◆ **Source records**:
┏━━

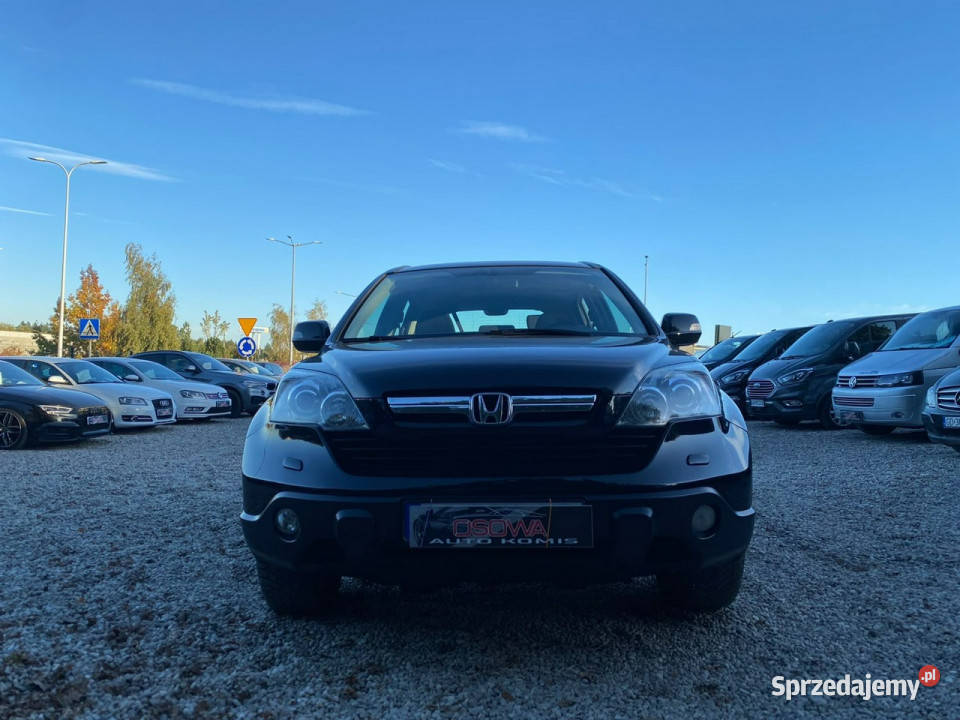 Honda CRV 20i vtec xenon podgrzewane fotele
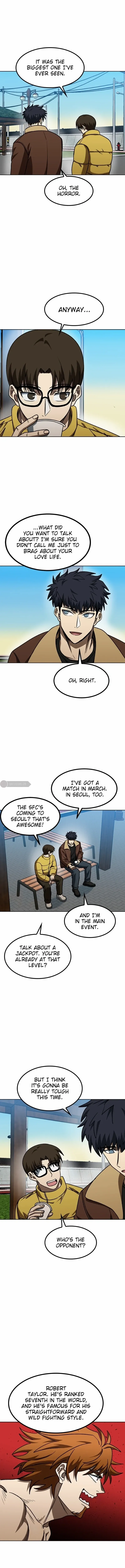 King of the Octagon Chapter 97 page 15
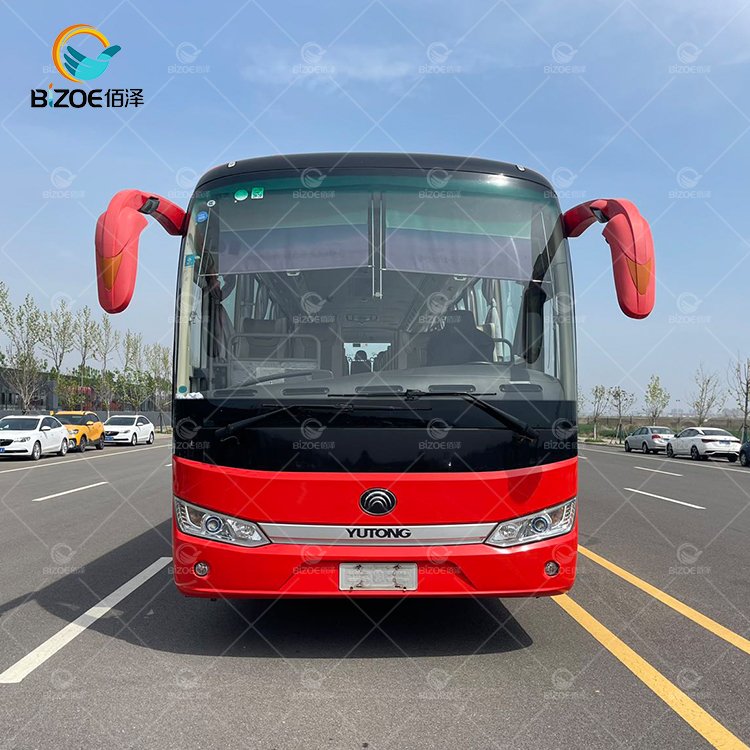 Used China Popular Brand 45 55 Seaters Diesel LHD RHD Fairly Luxury Tour Coach Bus Prices of Used Bus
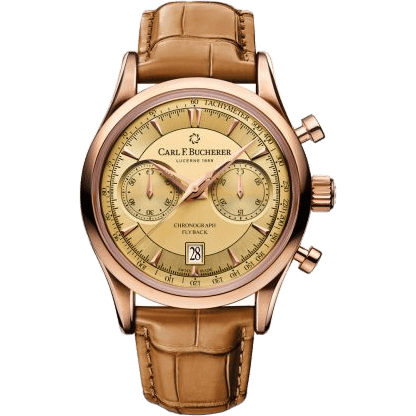 Manero Flyback Rose Gold / Champagne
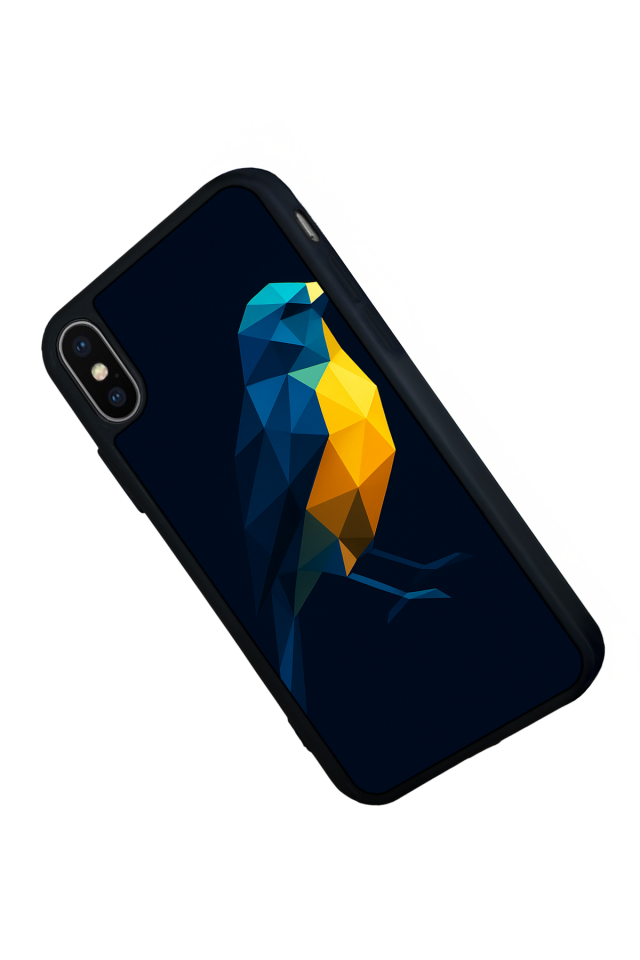 iPhone X/ XS Uyumlu Fenerbahce Tasarımlı Glossy Premium Kılıf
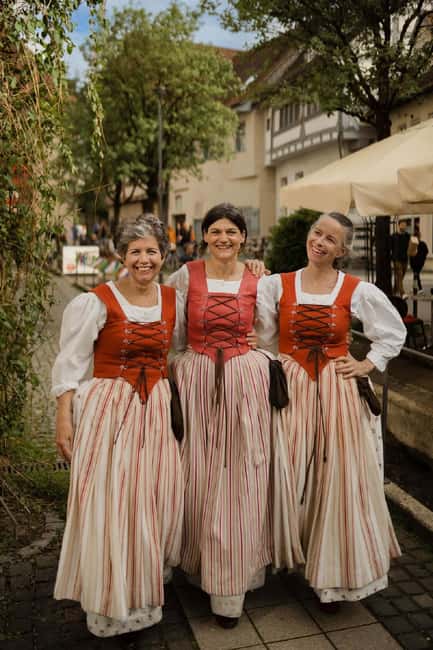 Ravensburg: The city show "The Tower Keeper" - The Guide: Regina Nabholzin’s Engaging Style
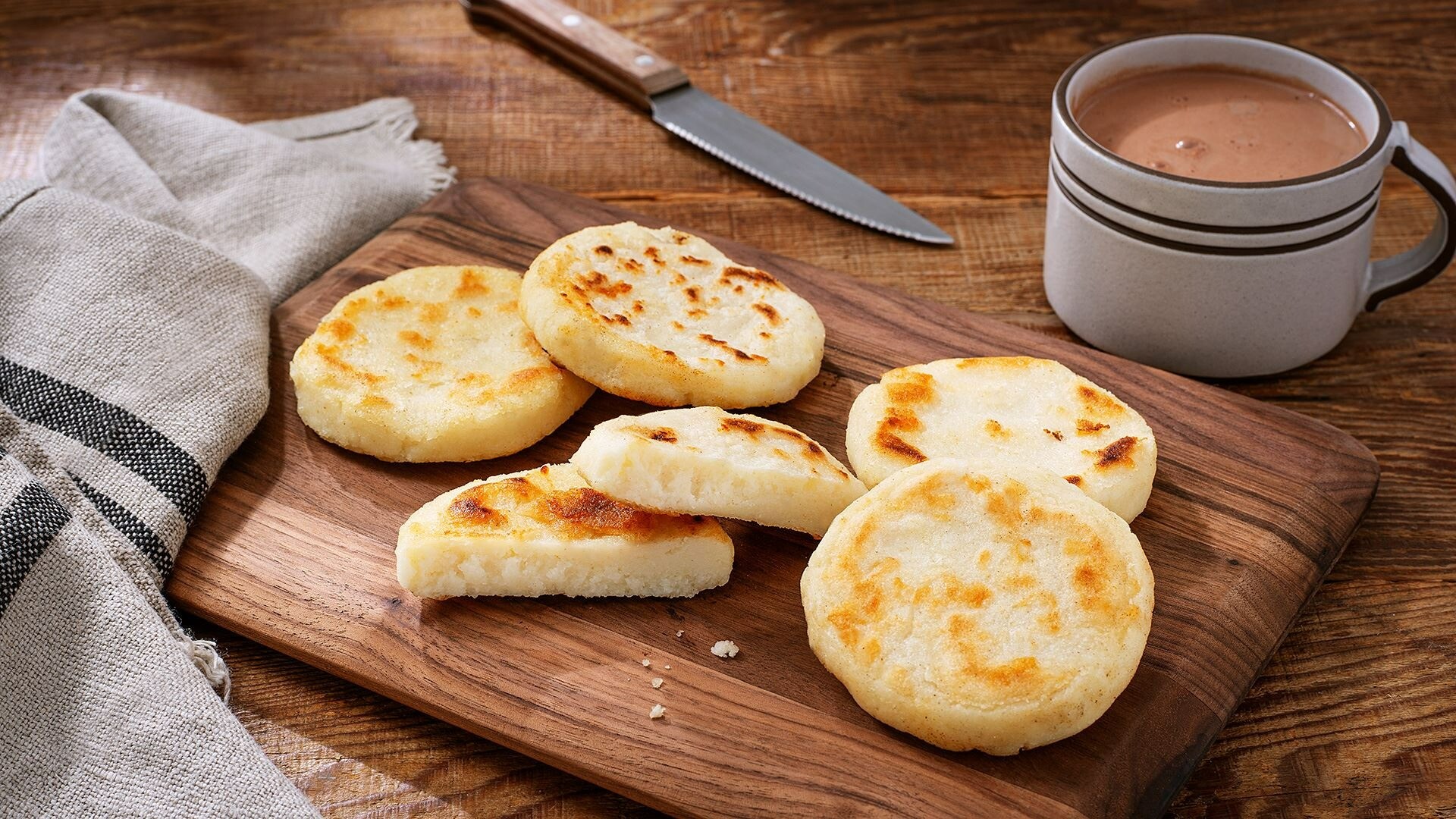 arepa de queso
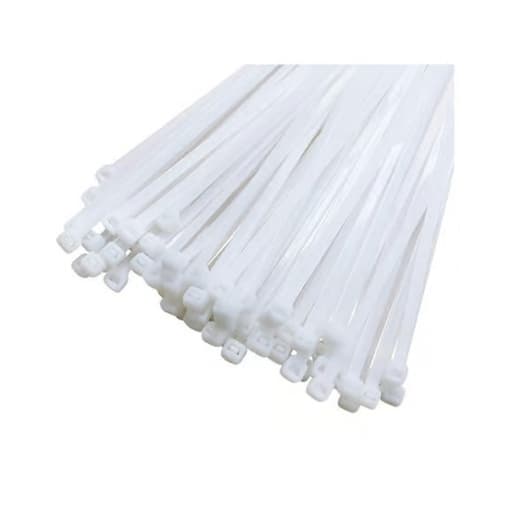 Cintillo de nylon CNHOWDER 4.8X500MM-B · 6.6 - 500x4.8mm blanco (bolsa x100)
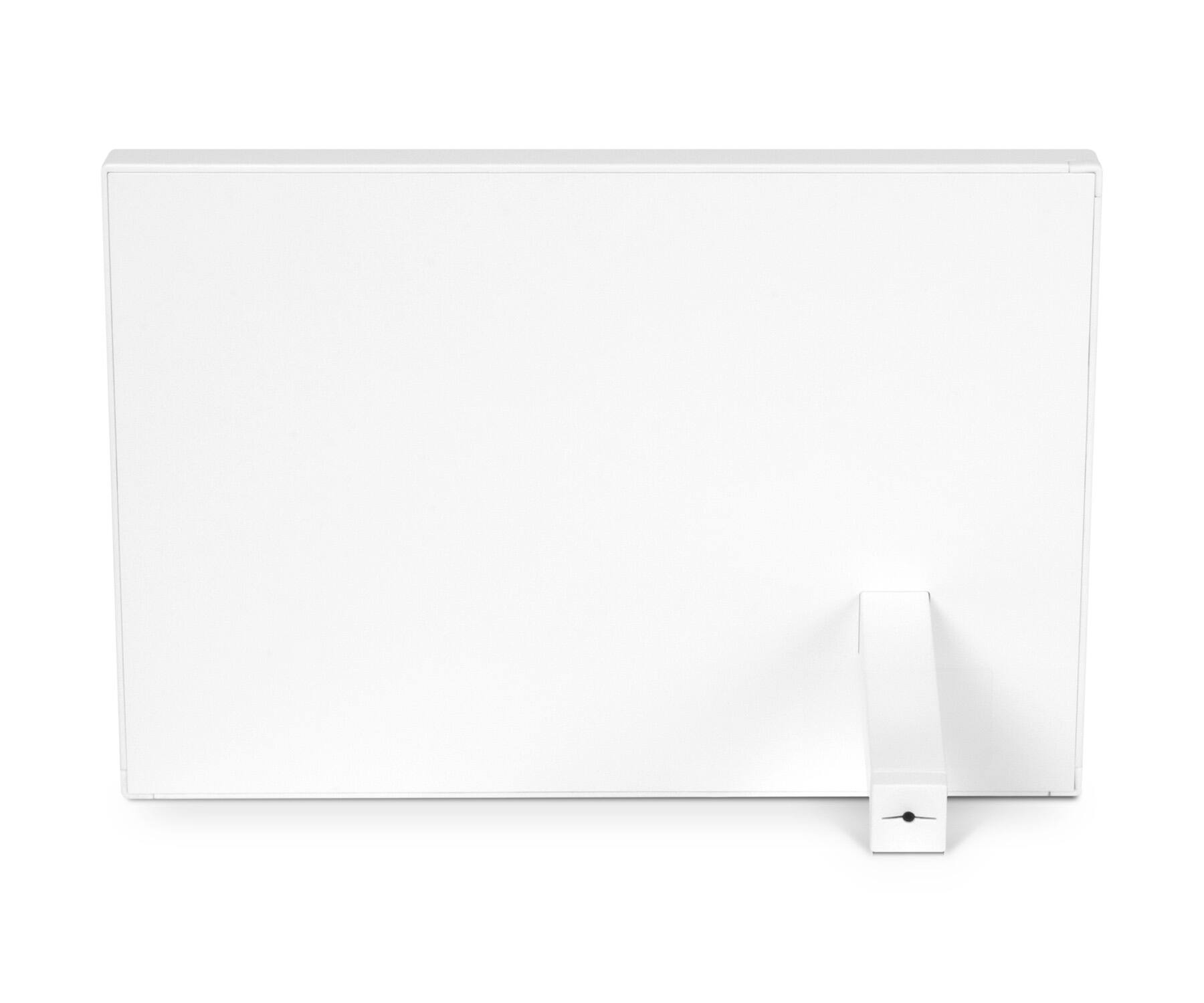 Alt View 1. Aluratek - 10.1" Calendar and Digital Photo Frame with WiFi, Touchscreen IPS LCD Display, No Subscription Fee and 32GB - White.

┗━━

◆ **Exercise**: Repeat exactly the lines from the one holding "Ravensburg: The city" through the last line of the entries, both included; the pictures do not belong in the copy.

◆ **Response**:
 Ravensburg: The city show "The Tower Keeper" - The Guide: Regina Nabholzin’s Engaging Style
 arepa de queso
 Cintillo de nylon CNHOWDER 4.8X500MM-B · 6.6 - 500x4.8mm blanco (bolsa x100)
 Alt View 1. Aluratek - 10.1" Calendar and Digital Photo Frame with WiFi, Touchscreen IPS LCD Display, No Subscription Fee and 32GB - White.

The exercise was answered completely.